Outlook for Microsoft 365 のデスクトップ版でメールを印刷すると、プリンタードライバーで指定した給紙トレイではなく、 別のトレイや手差しから印刷されてしまうことがあります。
この現象は「プリンターの故障」ではなく、Outlook側の印刷設定が強く影響しているケースが多く、 特に Classic Outlook のメール印刷 で起こりやすい挙動です。
この記事では、Microsoft の Outlook 印刷仕様と複合機メーカーのFAQをもとに、 原因・正しい切り分け・現場で使える対処法をわかりやすく整理します。
この記事でわかること
- Outlookからメール印刷するとトレイ指定がずれる理由
- プリンタードライバー設定が効かないように見える原因
- Outlook側で確認すべき設定場所
- 実務でそのまま使える対処手順
- 再発防止のためにマニュアル化すべきポイント
導入
社内で Outlook のメールを印刷する運用をしていると、 「トレイ2を指定したのに手差しから出る」「複合機の既定トレイを変えたのに Outlook だけ効かない」 といった問い合わせが発生することがあります。
この手の現象は、Word や Excel と同じ感覚で見ると原因が分かりにくいのですが、 Outlook のメール印刷は独特です。 Outlook には 印刷スタイル や ページ設定 があり、 そこに保存された用紙設定が印刷結果に影響します。
Situation(状況)
Outlook for Microsoft 365 のデスクトップ版、いわゆる Classic Outlook では、 メール印刷時に [印刷オプション] を開き、さらに [ページ設定] から 用紙や印刷スタイルに関する詳細設定を変更できます。

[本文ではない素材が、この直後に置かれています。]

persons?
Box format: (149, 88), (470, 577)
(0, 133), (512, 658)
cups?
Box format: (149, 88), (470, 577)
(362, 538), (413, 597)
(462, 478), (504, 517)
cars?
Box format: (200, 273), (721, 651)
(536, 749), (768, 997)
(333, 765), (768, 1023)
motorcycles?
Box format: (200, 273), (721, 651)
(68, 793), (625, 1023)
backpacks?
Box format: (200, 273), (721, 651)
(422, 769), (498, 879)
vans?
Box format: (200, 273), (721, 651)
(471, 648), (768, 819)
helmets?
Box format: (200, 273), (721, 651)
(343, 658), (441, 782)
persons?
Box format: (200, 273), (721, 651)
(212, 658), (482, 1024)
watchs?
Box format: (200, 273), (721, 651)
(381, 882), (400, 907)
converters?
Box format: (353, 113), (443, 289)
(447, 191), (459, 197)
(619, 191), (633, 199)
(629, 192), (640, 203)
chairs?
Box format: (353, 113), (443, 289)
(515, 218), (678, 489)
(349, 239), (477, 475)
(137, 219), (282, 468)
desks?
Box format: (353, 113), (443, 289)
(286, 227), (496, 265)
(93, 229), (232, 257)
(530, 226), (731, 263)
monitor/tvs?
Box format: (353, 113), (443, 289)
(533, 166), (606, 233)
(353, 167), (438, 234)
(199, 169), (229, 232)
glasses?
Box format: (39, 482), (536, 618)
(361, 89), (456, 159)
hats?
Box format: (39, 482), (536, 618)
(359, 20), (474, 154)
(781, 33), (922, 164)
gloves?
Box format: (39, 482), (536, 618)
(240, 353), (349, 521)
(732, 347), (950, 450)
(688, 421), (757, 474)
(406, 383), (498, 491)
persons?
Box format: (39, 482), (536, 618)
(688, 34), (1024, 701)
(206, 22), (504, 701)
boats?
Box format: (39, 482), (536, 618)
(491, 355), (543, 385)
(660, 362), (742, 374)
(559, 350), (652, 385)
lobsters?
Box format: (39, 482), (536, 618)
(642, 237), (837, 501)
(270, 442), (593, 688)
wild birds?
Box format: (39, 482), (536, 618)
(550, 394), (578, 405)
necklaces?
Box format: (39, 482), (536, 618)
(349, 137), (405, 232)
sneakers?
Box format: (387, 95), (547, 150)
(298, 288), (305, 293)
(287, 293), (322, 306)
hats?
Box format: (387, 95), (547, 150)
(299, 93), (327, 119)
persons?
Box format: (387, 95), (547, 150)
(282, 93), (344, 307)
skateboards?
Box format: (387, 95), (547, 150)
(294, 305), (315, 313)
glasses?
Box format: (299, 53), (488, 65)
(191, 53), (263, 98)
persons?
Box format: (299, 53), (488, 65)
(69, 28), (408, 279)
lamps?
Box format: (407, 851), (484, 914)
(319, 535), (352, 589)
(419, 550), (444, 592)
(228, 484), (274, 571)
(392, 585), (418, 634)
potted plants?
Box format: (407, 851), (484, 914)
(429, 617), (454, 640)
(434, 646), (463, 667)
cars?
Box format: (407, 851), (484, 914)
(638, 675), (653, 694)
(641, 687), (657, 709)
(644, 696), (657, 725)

Microsoft の案内でも、Outlook の印刷では Print Options を使うこと、 そして Outlook アイテムの印刷では Define Styles > Edit から フォント、フィールド、用紙オプション、ヘッダー/フッターなどを変更できることが示されています。
Complication(問題・変化)
ここで厄介なのが、プリンタードライバー側で「このトレイを使う」と設定していても、 Outlook からメール印刷したときだけ、その設定どおりにならないことがある点です。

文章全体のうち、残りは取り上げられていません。